— Your task —
Copy the data that follows exactly. Include no pictures.

— Records provided —
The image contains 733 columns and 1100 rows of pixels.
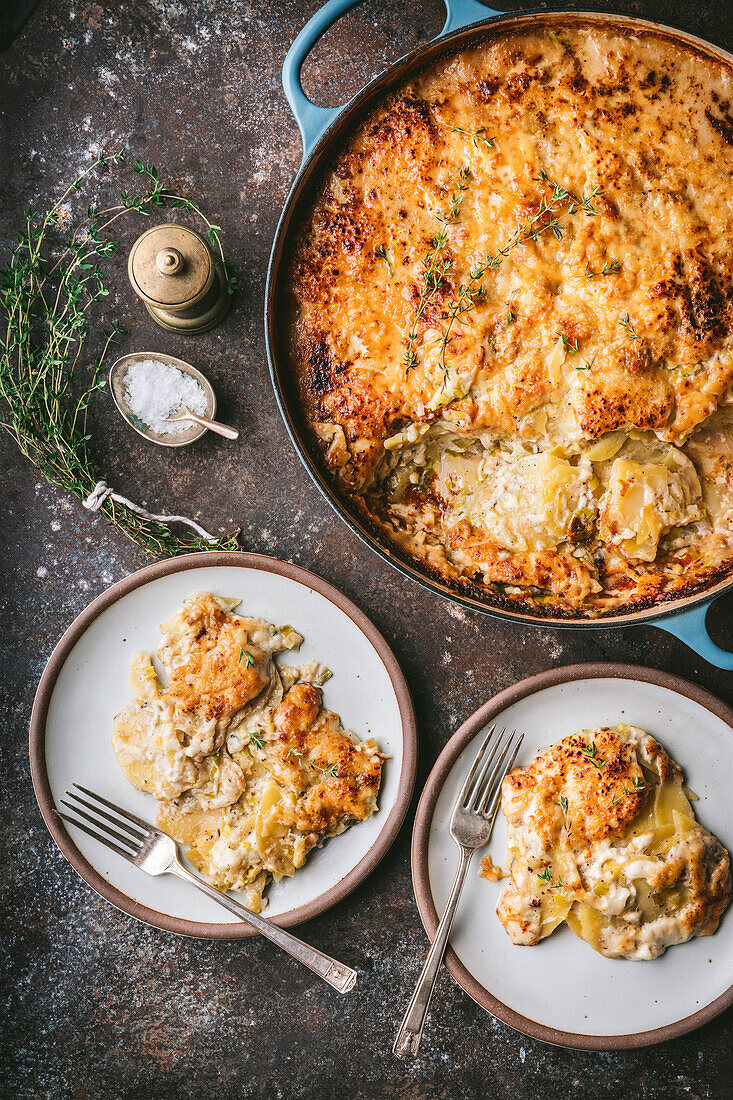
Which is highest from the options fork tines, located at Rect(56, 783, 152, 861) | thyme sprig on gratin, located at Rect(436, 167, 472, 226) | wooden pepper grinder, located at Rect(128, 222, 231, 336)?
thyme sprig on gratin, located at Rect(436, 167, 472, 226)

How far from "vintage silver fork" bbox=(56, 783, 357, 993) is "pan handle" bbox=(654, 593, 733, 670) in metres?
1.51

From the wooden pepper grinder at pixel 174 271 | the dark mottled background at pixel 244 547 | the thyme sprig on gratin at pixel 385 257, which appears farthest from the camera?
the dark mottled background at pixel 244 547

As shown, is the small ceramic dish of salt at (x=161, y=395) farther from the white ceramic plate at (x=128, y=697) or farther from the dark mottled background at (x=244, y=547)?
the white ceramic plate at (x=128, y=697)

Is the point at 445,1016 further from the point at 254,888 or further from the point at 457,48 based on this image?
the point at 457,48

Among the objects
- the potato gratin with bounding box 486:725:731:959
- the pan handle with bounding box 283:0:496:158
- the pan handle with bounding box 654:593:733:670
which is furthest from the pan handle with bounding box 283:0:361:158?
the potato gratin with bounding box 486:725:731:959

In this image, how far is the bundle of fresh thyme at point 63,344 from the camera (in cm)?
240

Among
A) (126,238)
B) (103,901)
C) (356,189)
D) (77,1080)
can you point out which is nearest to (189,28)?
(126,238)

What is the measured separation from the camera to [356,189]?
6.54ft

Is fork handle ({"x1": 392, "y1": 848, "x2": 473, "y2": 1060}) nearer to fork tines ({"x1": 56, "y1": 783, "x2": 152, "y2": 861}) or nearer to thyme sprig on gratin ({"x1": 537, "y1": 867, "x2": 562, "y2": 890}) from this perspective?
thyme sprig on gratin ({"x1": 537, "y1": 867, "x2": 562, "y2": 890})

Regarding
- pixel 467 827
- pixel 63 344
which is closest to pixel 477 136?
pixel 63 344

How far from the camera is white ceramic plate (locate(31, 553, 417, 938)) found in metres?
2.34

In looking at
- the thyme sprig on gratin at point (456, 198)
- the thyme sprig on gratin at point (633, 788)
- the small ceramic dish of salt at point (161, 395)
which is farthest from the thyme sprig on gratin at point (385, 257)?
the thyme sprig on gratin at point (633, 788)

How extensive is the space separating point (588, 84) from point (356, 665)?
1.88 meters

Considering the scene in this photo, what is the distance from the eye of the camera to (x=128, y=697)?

— Task output —
The image contains 733 columns and 1100 rows of pixels.
Which is highest from the options fork tines, located at Rect(56, 783, 152, 861) | thyme sprig on gratin, located at Rect(436, 167, 472, 226) | wooden pepper grinder, located at Rect(128, 222, 231, 336)?
thyme sprig on gratin, located at Rect(436, 167, 472, 226)

How far from "vintage silver fork" bbox=(56, 783, 357, 993) is "pan handle" bbox=(654, 593, 733, 670) in metres?
1.51

From the wooden pepper grinder at pixel 174 271 | the dark mottled background at pixel 244 547 | the thyme sprig on gratin at pixel 385 257, which appears farthest from the camera?
the dark mottled background at pixel 244 547

As shown, is the small ceramic dish of salt at (x=161, y=395) farther from the white ceramic plate at (x=128, y=697) or farther from the dark mottled background at (x=244, y=547)?
the white ceramic plate at (x=128, y=697)

Is the point at 445,1016 further from the point at 254,888 or further from the point at 457,48 based on this image?
the point at 457,48

Among the objects
- the potato gratin with bounding box 486:725:731:959
- the pan handle with bounding box 283:0:496:158
- the pan handle with bounding box 654:593:733:670
which is furthest from the pan handle with bounding box 283:0:361:158?
the potato gratin with bounding box 486:725:731:959

In this image, how far is the bundle of fresh thyme at point 63,344 from the camera (in cm)?
240

Among
A) (126,238)
B) (103,901)
C) (356,189)
D) (77,1080)
can you point out which is nearest to (189,28)?
(126,238)

What is the measured separation from the camera to [356,189]?
6.54ft

Is fork handle ({"x1": 392, "y1": 848, "x2": 473, "y2": 1060}) nearer to fork tines ({"x1": 56, "y1": 783, "x2": 152, "y2": 861}) or nearer to thyme sprig on gratin ({"x1": 537, "y1": 867, "x2": 562, "y2": 890}) from this perspective?
thyme sprig on gratin ({"x1": 537, "y1": 867, "x2": 562, "y2": 890})

Regarding
- pixel 467 827
- pixel 63 344
which is closest to pixel 477 136?
pixel 63 344

How far from the camera is white ceramic plate (locate(31, 553, 417, 938)) found in metres?
2.34

In looking at
- the thyme sprig on gratin at point (456, 198)
- the thyme sprig on gratin at point (633, 788)
- the small ceramic dish of salt at point (161, 395)
which is farthest from the thyme sprig on gratin at point (385, 257)?
the thyme sprig on gratin at point (633, 788)

How extensive is the space separating point (588, 84) from point (356, 665)?
1.88 meters

Considering the scene in this photo, what is the distance from the eye of the camera to (x=128, y=697)?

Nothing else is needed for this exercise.